-- START OF PASSAGE PROVIDED --
The projections in the AEO2006 were produced with the National Energy Modeling System. NEMS is developed and maintained by the Office of Integrated Analysis and Forecasting of the Energy Information Administration (EIA) to provide projections of domestic energy-economy markets in the long term and perform policy analyses requested by decisionmakers in the White House, U.S. Congress, offices within the Department of Energy, including DOE Program Offices, and other government agencies. The AEO projections are also used by analysts and planners in other government agencies and outside organizations 

The time horizon of NEMS is approximately 25 years, the period in which the structure of the economy and the nature of energy markets are sufficiently understood that it is possible to represent considerable structural and regional detail. Because of the diverse nature of energy supply, demand, and conversion in the United States, NEMS supports regional modeling and analysis in order to represent the regional differences in energy markets, to provide policy impacts at the regional level, and to portray transportation flows. The level of regional detail for the end-use demand modules is the nine Census divisions. Other regional structures include production and consumption regions specific to oil, gas, and coal supply and distribution, the North American Electric Reliability Council (NERC) regions and subregions for electricity, and the Petroleum Administration for Defense Districts (PADDs) for refineries. Maps illustrating the regional formats used in each module are included in this report. Only national results are presented in the AEO2006, with the regional and other detailed results available on the EIA Forecasting Home Page. (http://www.eia.doe.gov/oiaf/aeo/index.html)  

Figure 1. National Energy Modeling System.  Need help, contact the National Energy Information Center at 202-586-8800.

For each fuel and consuming sector, NEMS balances the energy supply and demand, accounting for the economic competition between the various energy fuels and sources. NEMS is organized and implemented as a modular system (Figure 1). The modules represent each of the fuel supply markets, conversion sectors, and end-use consumption sectors of the energy system. NEMS also includes a macroeconomic and an international  module. The primary flows of information between each of these modules are the delivered prices of energy to the end user and the quantities consumed by product, region, and sector. The delivered prices of fuel encompass all the activities necessary to produce, import, and transport fuels to the end user. The information flows also include other data such as economic activity, domestic production, and international petroleum supply availability. 

The integrating module of NEMS controls the execution of each of the component modules. To facilitate modularity, the components do not pass information to each other directly but communicate through a central data storage location. This modular design provides the capability to execute modules individually, thus allowing decentralized development of the system and independent analysis and testing of individual modules. This modularity allows use of the methodology and level of detail most appropriate for each energy sector. NEMS solves by calling each supply, conversion, and end-use demand module in sequence until the delivered prices of energy and the quantities demanded have converged within tolerance, thus achieving an economic equilibrium of supply and demand in the consuming sectors. Solution is reached annually through the projection horizon. Other variables are also evaluated for convergence such as petroleum product imports, crude oil imports, and several macroeconomic indicators.
-- END OF PASSAGE PROVIDED --
• TO BE DONE
1. Reproduce the stretch of the passage on the National Energy Modeling System from "For each fuel" through "petroleum supply availability.".
2. For each statement, state whether the passage on the National Energy Modeling System agrees with it, answering yes or no and quoting the deciding words: (a) The time horizon of NEMS is roughly 25 years. (b) The component modules of NEMS pass information directly to one another. (c) The end-use demand modules use the nine Census divisions as their level of regional detail.
The material placed after this passage has no connection to it.
-- START OF DATA LINES --
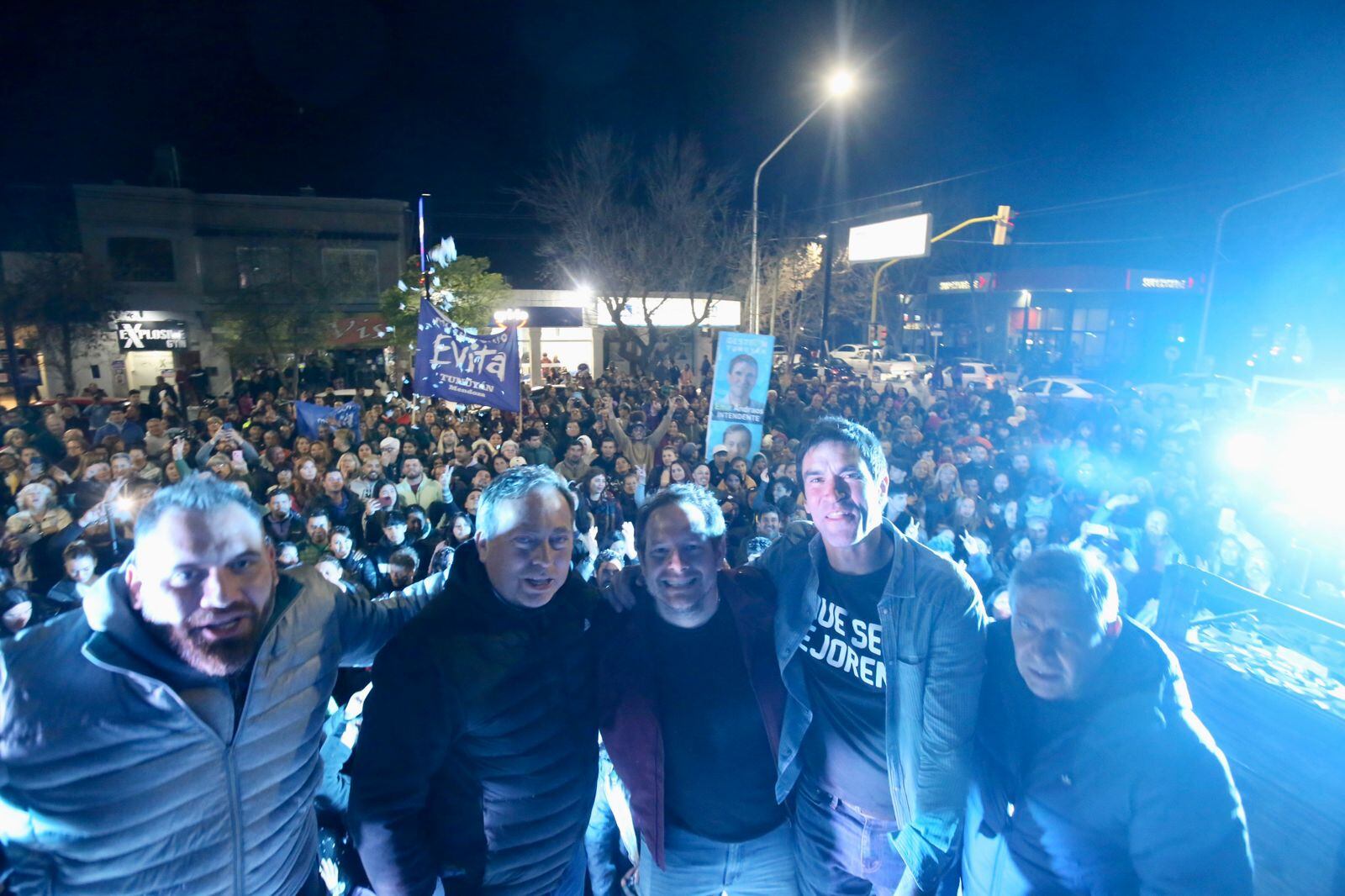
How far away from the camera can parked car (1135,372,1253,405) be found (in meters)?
17.7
-- END OF DATA LINES --
• COMPLETED EXERCISE
1.
For each fuel and consuming sector, NEMS balances the energy supply and demand, accounting for the economic competition between the various energy fuels and sources. NEMS is organized and implemented as a modular system (Figure 1). The modules represent each of the fuel supply markets, conversion sectors, and end-use consumption sectors of the energy system. NEMS also includes a macroeconomic and an international  module. The primary flows of information between each of these modules are the delivered prices of energy to the end user and the quantities consumed by product, region, and sector. The delivered prices of fuel encompass all the activities necessary to produce, import, and transport fuels to the end user. The information flows also include other data such as economic activity, domestic production, and international petroleum supply availability.

2.
(a) Yes: "The time horizon of NEMS is approximately 25 years"
(b) No: "the components do not pass information to each other directly but communicate through a central data storage location"
(c) Yes: "The level of regional detail for the end-use demand modules is the nine Census divisions."